▶ SHORT EXERCISE
Arrange every line of the entries below as a numbered list, omitting the blank lines.

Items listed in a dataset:
* START *

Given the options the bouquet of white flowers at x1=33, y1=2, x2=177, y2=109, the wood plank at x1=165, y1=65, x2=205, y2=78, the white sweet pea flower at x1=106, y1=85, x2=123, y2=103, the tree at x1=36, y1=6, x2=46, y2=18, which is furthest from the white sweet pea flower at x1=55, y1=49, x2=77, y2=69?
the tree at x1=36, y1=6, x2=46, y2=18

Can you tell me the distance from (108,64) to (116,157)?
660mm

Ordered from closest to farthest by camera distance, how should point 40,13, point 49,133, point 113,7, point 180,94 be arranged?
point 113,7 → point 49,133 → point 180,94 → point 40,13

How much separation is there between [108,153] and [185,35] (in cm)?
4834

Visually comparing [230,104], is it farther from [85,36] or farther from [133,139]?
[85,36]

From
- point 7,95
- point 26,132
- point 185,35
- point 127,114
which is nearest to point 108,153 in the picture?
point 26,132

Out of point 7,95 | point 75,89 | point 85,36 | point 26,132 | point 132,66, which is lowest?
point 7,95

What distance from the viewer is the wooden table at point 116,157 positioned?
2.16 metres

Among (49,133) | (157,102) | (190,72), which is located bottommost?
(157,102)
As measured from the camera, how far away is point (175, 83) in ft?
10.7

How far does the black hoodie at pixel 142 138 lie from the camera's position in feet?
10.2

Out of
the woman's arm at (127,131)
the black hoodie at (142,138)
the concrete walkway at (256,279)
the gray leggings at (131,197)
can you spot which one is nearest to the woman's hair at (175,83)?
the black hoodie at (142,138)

* END *

▶ WRITTEN ANSWER
1. Given the options the bouquet of white flowers at x1=33, y1=2, x2=177, y2=109, the wood plank at x1=165, y1=65, x2=205, y2=78, the white sweet pea flower at x1=106, y1=85, x2=123, y2=103, the tree at x1=36, y1=6, x2=46, y2=18, which is furthest from the white sweet pea flower at x1=55, y1=49, x2=77, y2=69?
2. the tree at x1=36, y1=6, x2=46, y2=18
3. Can you tell me the distance from (108,64) to (116,157)?
4. 660mm
5. Ordered from closest to farthest by camera distance, how should point 40,13, point 49,133, point 113,7, point 180,94 be arranged?
6. point 113,7 → point 49,133 → point 180,94 → point 40,13
7. How much separation is there between [108,153] and [185,35] (in cm)?
8. 4834
9. Visually comparing [230,104], is it farther from [85,36] or farther from [133,139]?
10. [85,36]
11. From
12. - point 7,95
13. - point 26,132
14. - point 185,35
15. - point 127,114
16. which is nearest to point 108,153 in the picture?
17. point 26,132
18. Out of point 7,95 | point 75,89 | point 85,36 | point 26,132 | point 132,66, which is lowest?
19. point 7,95
20. What distance from the viewer is the wooden table at point 116,157 positioned?
21. 2.16 metres
22. Among (49,133) | (157,102) | (190,72), which is located bottommost?
23. (157,102)
24. As measured from the camera, how far away is point (175, 83) in ft?
25. 10.7
26. How far does the black hoodie at pixel 142 138 lie from the camera's position in feet?
27. 10.2
28. Out of
29. the woman's arm at (127,131)
30. the black hoodie at (142,138)
31. the concrete walkway at (256,279)
32. the gray leggings at (131,197)
33. can you spot which one is nearest to the woman's hair at (175,83)?
34. the black hoodie at (142,138)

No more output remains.